Viola, disguised as a boy, arrives at the court of Orsino, Duke of Illyria, where she wins hearts – and confuses them, when her brother appears there too.

This conceit of mistaken identity only works if the actors playing them really do look alike. Francesca Baker as Viola and Isaac Stanmore as Sebastian are so facially similar that we really can believe that the Duke (Tom Richardson) and the countess Olivia (GSC co-founder Sarah Gobran) are taken in.

While lovers pine, the play’s other motif is revenge, as Sir Toby, Feste and Olivia’s maid Maria (Emma Fenney) get their own back on the vain and pompous steward, Malvolio.

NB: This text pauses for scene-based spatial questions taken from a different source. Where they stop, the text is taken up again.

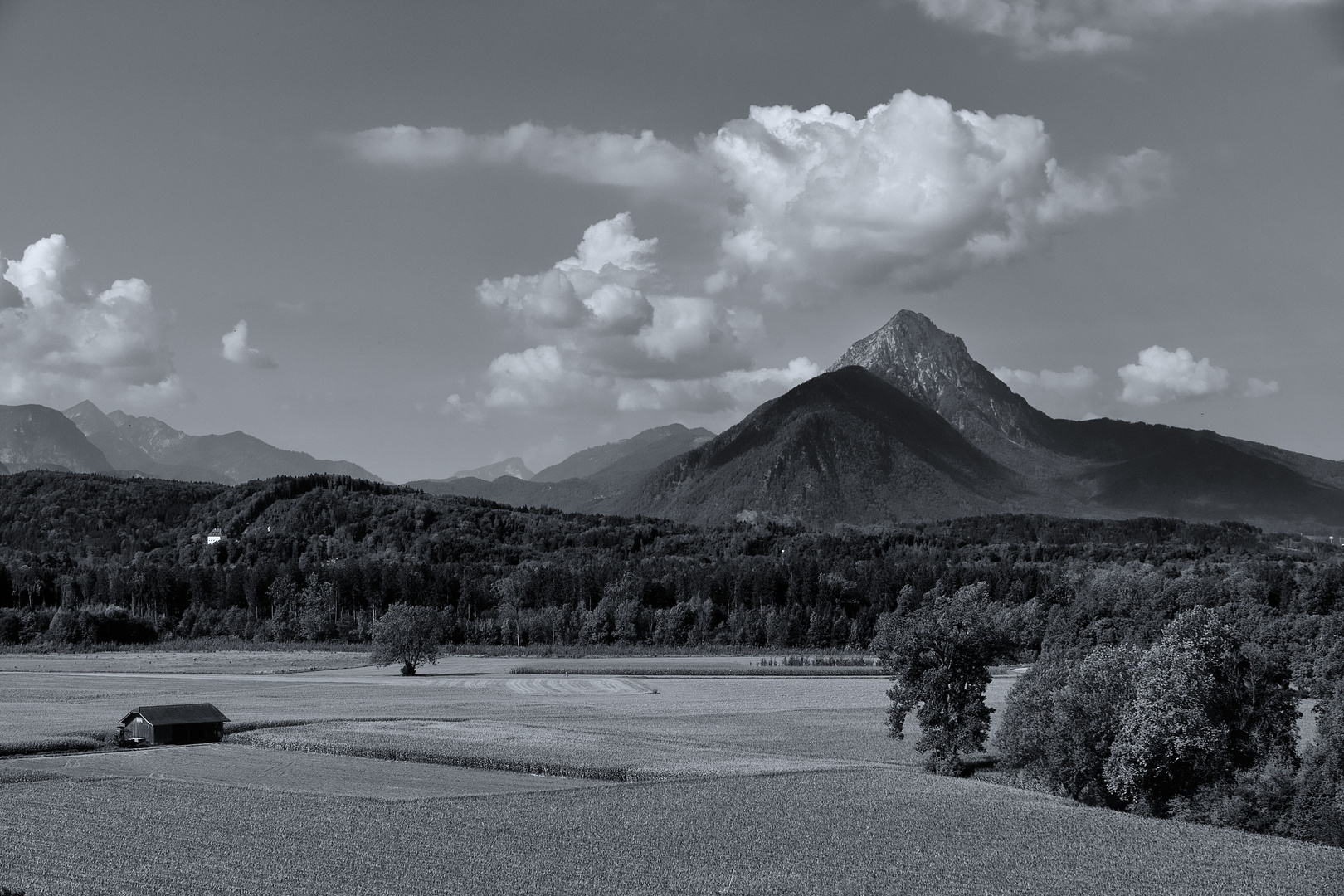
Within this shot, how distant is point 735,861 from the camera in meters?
39.8

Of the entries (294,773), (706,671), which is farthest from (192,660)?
(294,773)

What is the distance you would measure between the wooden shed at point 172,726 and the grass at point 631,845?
1549 cm

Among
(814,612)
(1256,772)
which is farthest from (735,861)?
(814,612)

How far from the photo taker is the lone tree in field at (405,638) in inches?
5069

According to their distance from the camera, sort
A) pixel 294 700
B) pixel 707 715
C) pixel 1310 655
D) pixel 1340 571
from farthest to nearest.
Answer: pixel 1340 571, pixel 1310 655, pixel 294 700, pixel 707 715

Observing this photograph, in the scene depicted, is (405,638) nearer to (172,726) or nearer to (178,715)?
(178,715)

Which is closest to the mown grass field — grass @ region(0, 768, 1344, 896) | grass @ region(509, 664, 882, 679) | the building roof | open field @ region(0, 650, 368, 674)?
grass @ region(0, 768, 1344, 896)

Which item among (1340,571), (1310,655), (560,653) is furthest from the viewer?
(1340,571)

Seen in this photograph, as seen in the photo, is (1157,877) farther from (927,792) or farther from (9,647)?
(9,647)

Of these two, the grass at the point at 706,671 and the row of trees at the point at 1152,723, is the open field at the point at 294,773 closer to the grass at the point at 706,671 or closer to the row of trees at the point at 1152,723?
the row of trees at the point at 1152,723

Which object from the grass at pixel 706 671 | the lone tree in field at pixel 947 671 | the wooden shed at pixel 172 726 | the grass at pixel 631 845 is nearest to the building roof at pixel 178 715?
the wooden shed at pixel 172 726

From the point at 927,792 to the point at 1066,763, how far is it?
7.41 meters

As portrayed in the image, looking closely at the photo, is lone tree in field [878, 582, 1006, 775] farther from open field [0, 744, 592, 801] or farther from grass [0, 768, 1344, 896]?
open field [0, 744, 592, 801]

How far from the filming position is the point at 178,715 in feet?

James Burton, familiar to GSC audiences as the Mad Hatter, has great fun in yellow bodysuit and cross garters. In some productions, it is possible to feel real sympathy for Malvolio in his humiliation. Less so here, for it is hard to truly empathise with a man locked up in a beach-hut.

Twelfth Night is at Guildford Castle Grounds until June 29.

There is no better way to spend a summer’s evening in Guildford than watching the GSC, as the sun flickers through the trees and bird song mingles with the actors’ voices.

Performances continue for the rest of the month; after that, next stop for the GSC is The Merry Wives of Windsor at Guildford Model Engineering Society’s miniature railway in Stoke Park. 

Twelfth Night continues until June 29. Box office: 01483 304384.